| TEXT PASSAGE |
(254s) Metal Leaching from a Copper-Rich Derivative of E-Waste Using Selected Organic and Mineral Acids

Authors: 
Barford, J., Hong Kong University of Science and Technology

World over, e-waste is one of the fastest growing waste streams, growing at a rate approximately three times faster than normal municipal solid waste. The United Nations Environment Program (UNEP) estimates global e-waste generation to range between 20 - 50 million tons per year. This very large volume of e-waste is not the only major problem; the hazardous chemicals it contains are also of huge concern. E-waste contains such a substantial amount of hazardous chemicals that it is believed to generate approximately 70% of the heavy metals in municipal solid waste landfills. Further, due to its complexity, e-waste is rarely recycled.

A huge amount of e-waste is generated nowadays because of the frequency with which electrical/electronic gadgets are discarded and replaced with the latest models. In many locations, available landfills are rapidly filling up and therefore there is an urgent need to deal with the waste in other ways than simply dumping it. Besides, when landfilled, the many toxic chemicals contained in e-waste can leach into the environment.

| REQUIRED WORK |
(1) Duplicate the e-waste passage word for word, beginning with the words "A huge amount" and stopping after "into the environment.".
(2) List every numerical statistic about e-waste that the body paragraphs of the e-waste passage give.

Items from a dataset
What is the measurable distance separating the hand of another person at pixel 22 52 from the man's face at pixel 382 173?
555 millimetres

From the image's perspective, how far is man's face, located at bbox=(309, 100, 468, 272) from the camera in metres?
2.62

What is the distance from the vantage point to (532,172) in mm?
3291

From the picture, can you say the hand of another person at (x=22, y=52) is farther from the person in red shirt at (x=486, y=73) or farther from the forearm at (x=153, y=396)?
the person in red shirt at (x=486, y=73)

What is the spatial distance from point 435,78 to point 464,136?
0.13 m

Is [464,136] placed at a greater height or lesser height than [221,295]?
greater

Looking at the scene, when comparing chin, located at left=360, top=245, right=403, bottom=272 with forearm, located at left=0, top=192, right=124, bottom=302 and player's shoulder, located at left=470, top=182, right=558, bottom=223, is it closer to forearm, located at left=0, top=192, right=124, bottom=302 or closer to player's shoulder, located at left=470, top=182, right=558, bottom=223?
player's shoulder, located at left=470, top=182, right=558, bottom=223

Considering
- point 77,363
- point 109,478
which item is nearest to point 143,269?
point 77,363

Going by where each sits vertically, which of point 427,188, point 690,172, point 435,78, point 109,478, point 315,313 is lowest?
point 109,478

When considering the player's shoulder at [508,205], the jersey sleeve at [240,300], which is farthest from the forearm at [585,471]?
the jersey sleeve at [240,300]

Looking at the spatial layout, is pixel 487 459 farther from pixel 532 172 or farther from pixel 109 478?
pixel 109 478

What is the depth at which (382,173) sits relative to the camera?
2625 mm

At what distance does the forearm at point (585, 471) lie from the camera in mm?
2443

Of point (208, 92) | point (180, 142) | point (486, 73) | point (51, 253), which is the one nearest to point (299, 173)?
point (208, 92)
--
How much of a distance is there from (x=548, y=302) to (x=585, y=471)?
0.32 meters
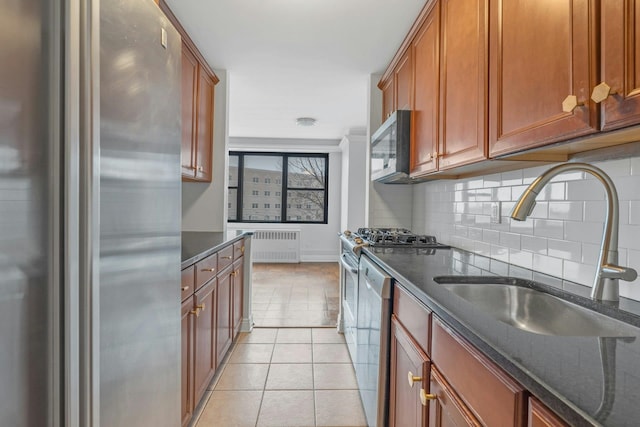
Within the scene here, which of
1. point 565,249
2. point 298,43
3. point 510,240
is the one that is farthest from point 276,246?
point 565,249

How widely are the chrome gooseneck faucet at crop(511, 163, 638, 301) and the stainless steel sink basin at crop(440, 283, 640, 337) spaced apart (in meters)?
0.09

| EXPECTED RESULTS |
(1)
A huge amount of e-waste is generated nowadays because of the frequency with which electrical/electronic gadgets are discarded and replaced with the latest models. In many locations, available landfills are rapidly filling up and therefore there is an urgent need to deal with the waste in other ways than simply dumping it. Besides, when landfilled, the many toxic chemicals contained in e-waste can leach into the environment.

(2)
- Grows approximately three times faster than normal municipal solid waste
- Global generation estimated at 20 - 50 million tons per year
- Believed to generate approximately 70% of the heavy metals in municipal solid waste landfills